Washington State-native flameworker Micah Evans does not consider himself a performance artist, but he undoubtedly put on a show for the Chrysler Museum of Art in Norfolk, Virginia, recently while working as a visiting artist from July 20th to 23rd. Evans grew up in Seattle, Washington in the 1990s, surrounded by a culture heavily saturated with marijuana and glass pipe-making. This environment presented Evans with a less-than-traditional gateway into glass art, as he got his start by making smoke pipes at a local flameworking studio. Evans’ work has since expanded to include traditional craft forms and personal sculptural work, which lead him to be recognized as the first flameworker to receive a residency at Penland School of Crafts in North Carolina, which he completed from 2012 until 2015.
During Evans’ residency at Penland, he met the Chrysler Museum’s glass studio manager, Charlotte Potter, who asked Evans to be a visiting artist at the museum-- which he had intended to do in 2016 but, due to scheduling conflicts, was moved to this year. Unbeknownst to either of them, the date they scheduled fell on the same week that performance art pieces are done in the glass studio. Because of this, Potter asked him if he would do a performance piece. Evans, a self-described introvert, was originally apprehensive about taking on a performance role.
“I looked it up and they do this amazing performance art series and people take it very seriously,” he said during a telephone interview with the GLASS Quarterly Hot Sheet. “I am NOT a performance artist, it’s kind of like my worst fear-- so I immediately kind of hit the fetal position.”
But instead of backing out, Evans faced his fear. He reached out to Robin Rogers, the assistant manager at Chrysler’s glass studio, who helped him organize a performance piece-- one that was demonstrated to a sold-out crowd his first day there.
“It was fantastic. I’m glad they made me do it,” Evans said. “It’s not something I would have volunteered for and I actually learned a lot, it was very informative.”

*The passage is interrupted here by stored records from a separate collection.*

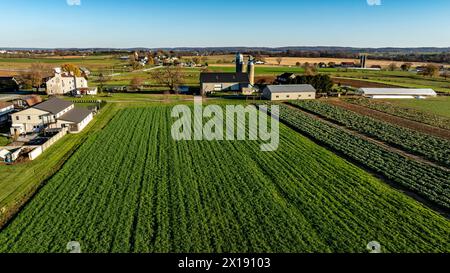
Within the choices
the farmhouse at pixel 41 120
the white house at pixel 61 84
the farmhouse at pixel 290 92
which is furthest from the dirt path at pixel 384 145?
the white house at pixel 61 84

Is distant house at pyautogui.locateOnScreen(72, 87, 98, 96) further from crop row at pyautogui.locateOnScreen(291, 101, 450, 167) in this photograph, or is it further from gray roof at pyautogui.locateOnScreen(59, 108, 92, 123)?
crop row at pyautogui.locateOnScreen(291, 101, 450, 167)

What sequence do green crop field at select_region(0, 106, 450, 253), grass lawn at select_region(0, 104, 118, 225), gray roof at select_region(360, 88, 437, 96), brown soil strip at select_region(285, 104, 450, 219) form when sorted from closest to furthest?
green crop field at select_region(0, 106, 450, 253), brown soil strip at select_region(285, 104, 450, 219), grass lawn at select_region(0, 104, 118, 225), gray roof at select_region(360, 88, 437, 96)

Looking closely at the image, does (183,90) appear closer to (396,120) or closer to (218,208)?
(396,120)

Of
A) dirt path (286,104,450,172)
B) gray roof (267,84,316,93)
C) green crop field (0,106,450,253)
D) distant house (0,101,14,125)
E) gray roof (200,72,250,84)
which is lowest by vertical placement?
green crop field (0,106,450,253)

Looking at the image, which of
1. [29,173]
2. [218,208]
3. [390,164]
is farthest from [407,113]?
[29,173]

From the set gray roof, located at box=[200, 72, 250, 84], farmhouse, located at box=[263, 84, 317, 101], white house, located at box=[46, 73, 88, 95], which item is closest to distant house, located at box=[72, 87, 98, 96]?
white house, located at box=[46, 73, 88, 95]

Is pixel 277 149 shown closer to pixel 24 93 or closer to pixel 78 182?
pixel 78 182
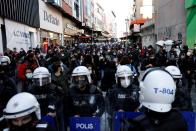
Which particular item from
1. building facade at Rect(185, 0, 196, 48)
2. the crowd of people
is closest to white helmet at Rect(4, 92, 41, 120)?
the crowd of people

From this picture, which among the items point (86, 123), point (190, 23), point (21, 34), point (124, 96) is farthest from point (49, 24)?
point (86, 123)

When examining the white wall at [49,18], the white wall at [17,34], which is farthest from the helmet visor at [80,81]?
the white wall at [49,18]

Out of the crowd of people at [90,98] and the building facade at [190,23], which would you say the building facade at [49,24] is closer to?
the building facade at [190,23]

The performance began with a curtain formed out of black threads which were lit aflame and burned, as Evans described, “like a thousand little candles” to reveal the glassblowing floor. The actual performance revolved around creating a map-- Evans recent work has involved making what he calls “sculptural typographies." In the performance, he took a large quilting hoop and stretched a clear cloth over it. He stretched a grid of black yarn-- which resembled graph paper-- over the top of the hoop and clear cloth and then used flameworked glass tripods to raise and lower this grid in a way that resembled typography or mountain ranges. Light was projected on and through the fabric to produce what he described as a “dramatic cast of shadows.”
“The performance kind of revolved around creating that map and the group of us kind of placing and altering this form-- raising and rotating and projecting,” Evans said. “The glass tripods kind of tumbled down and the floor was mic’d. So we had this sort of sound and light element.”
Evans said that the whole process was really fun-- he was able to find innovative, creative methods to interact with typography, which taught him new techniques to implement in future work.
Third Thursday at the Glass Studio | Something Along Those Lines | By Micah Evans from Echard Wheeler on Vimeo.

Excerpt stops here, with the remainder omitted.